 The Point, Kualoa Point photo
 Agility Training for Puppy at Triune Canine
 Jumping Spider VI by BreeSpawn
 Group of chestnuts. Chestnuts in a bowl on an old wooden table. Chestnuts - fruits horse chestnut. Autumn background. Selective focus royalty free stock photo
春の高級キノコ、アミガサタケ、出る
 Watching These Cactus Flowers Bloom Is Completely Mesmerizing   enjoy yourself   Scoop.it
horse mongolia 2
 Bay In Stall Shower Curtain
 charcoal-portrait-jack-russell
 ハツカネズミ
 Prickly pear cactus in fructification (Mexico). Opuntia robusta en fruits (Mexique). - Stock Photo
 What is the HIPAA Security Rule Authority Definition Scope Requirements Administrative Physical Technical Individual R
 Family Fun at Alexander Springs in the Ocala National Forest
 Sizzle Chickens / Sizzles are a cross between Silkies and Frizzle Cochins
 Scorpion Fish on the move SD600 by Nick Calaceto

==

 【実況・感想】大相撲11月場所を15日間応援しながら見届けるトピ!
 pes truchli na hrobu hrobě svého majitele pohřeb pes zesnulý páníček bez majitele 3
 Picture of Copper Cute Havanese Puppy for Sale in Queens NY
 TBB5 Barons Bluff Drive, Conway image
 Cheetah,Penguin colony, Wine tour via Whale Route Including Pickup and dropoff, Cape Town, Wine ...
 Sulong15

---

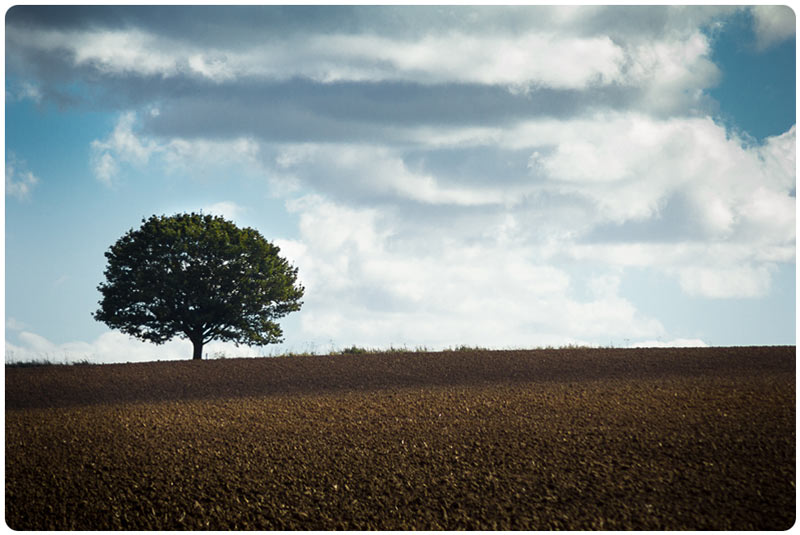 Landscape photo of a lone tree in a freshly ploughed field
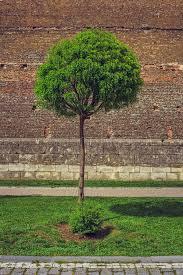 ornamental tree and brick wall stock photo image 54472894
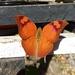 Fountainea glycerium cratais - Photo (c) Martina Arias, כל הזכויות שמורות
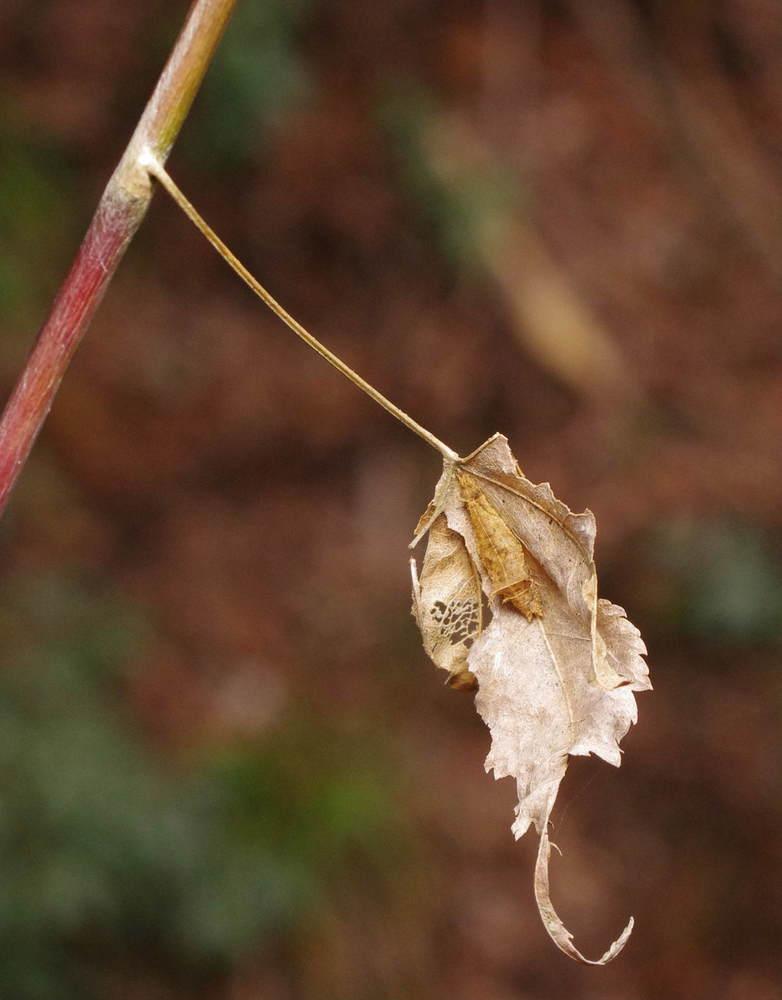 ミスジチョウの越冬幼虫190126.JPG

### [Your objective]
Above is a listing; print exactly its lines from the one with "Sizzle Chickens /" through the one with "Scorpion Fish on", and no other lines.

### [Answer section]
 Sizzle Chickens / Sizzles are a cross between Silkies and Frizzle Cochins
 Scorpion Fish on the move SD600 by Nick Calaceto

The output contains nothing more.